(EXCERPTED PASSAGE):
↓

As the sun began to set on Saturday the 27th of January, Melbournians began emerging from their airconditioned burrows as the sweltering 35-degree heat had hit the city hard. A lucky few thousand were making their way towards the Sidney Myer Music Bowl, to witness an event that saw the stars align and the wind change direction, as the most unlikely pair in the history of music had teamed up for one night only. The king of 90’s house music Armand Van Helden, and the classical stylings of Melbourne Symphony Orchestra, with an equally impressive support act Harvey Sutherland and Bermuda. The evening drew a crowd consisting of youngsters who find themselves within the clutch of the 90s dance music revival, the middle-aged demographic who were fortunate enough to be of prime age during said decade, and the mature aged attendees who were open to the sophisticated taste of Melbourne Symphony Orchestra in collaboration with an opposing genre. We united as one and strolled over the hill of the Sidney Myer Music Bowl to witness euphonic magic, sprinkled with some dirty basslines of course.
Harvey Sutherland the Melbourne based self-taught piano prodigy, and his band Bermuda warmed up the evening. They dazzled the crowd with favourites such as ‘Coast 2 Coast’ and ‘Why Look Back’ both tracks from their latest album Expectations which was released in early 2017 and received critical acclaim. The three-piece who wore white stood out from the orchestra who formed a sea dressed in black. Sutherland aka. Mike Katz had the usual barrier of keys surrounding him and absolutely rocked out on stage (a lot of head banging and foot tapping involved), taking up a lot of audible space with his distinctive Rhodes and Juno sounds. This was complemented by the cello and double bass’ of the orchestra which added a fatness to the songs that are hard to replicate in a studio context. Graeme Pogson of Bermuda dominated the percussive elements of their originals, only to have intricate phrases enhanced by the band. Electric violinist Tamil Rogeon was left a lot of headroom to improvise over certain passages, as the strings and woodwind section were the backbone of most of their tracks. A cheeky cover of The Style Councils‘ ‘Shout To The Top’ was warmly received by the crowd, and with a swift thankyou, the stage was cleared, and the crown began inching forward in anticipation for the main event.
After the entire orchestra once again took their position and began with a symphonic swell that got a wave of screams from the crowd, one Armand Van Helden strolled onto the stage clad in a shirt resembling Neopolitan Ice-Cream and welcomed the eruption of cheers in the most humble fashion. “Hello Melbourne, I am Armand Van Helden, please welcome the Melbourne Symphony Orchestra, and thank you so much for having me here at this one time only event. Enjoy.” Wow. He just oozes cool.

↑

Repeat, word for word, the part of the concert review starting with "After the entire" and going on through "just oozes cool.".

(AVAILABLE DATA):
↓

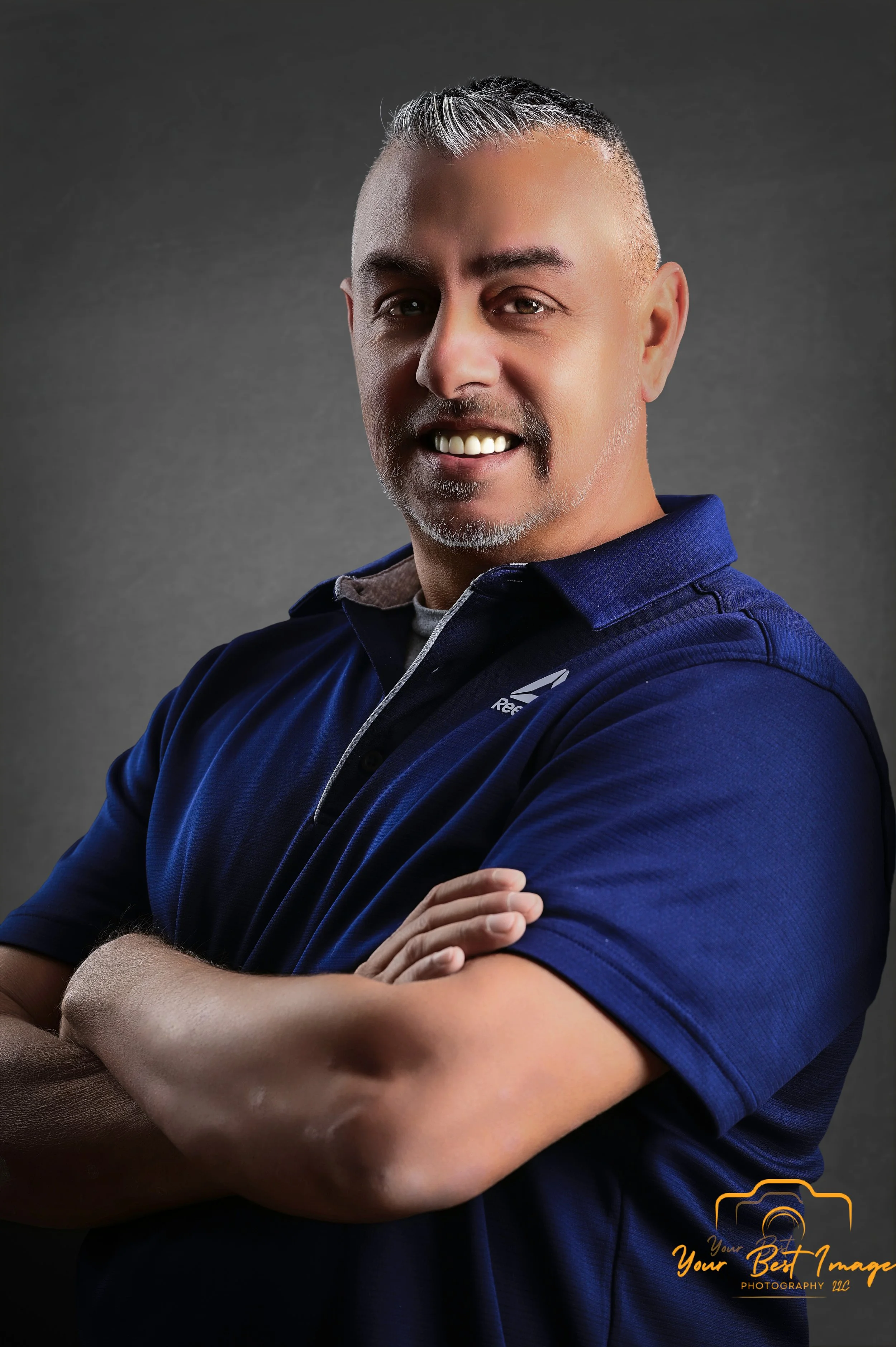 A smiling man with short, gray hair and a goatee, wearing a navy blue polo shirt, poses with arms crossed against a gray background.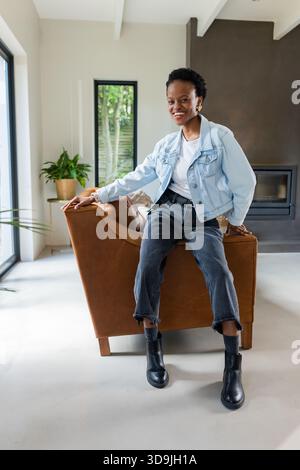 African American woman perching atop brown leather armchair in modern living room with fireplace Stock Photo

↑

(EXERCISE SOLUTION):
After the entire orchestra once again took their position and began with a symphonic swell that got a wave of screams from the crowd, one Armand Van Helden strolled onto the stage clad in a shirt resembling Neopolitan Ice-Cream and welcomed the eruption of cheers in the most humble fashion. “Hello Melbourne, I am Armand Van Helden, please welcome the Melbourne Symphony Orchestra, and thank you so much for having me here at this one time only event. Enjoy.” Wow. He just oozes cool.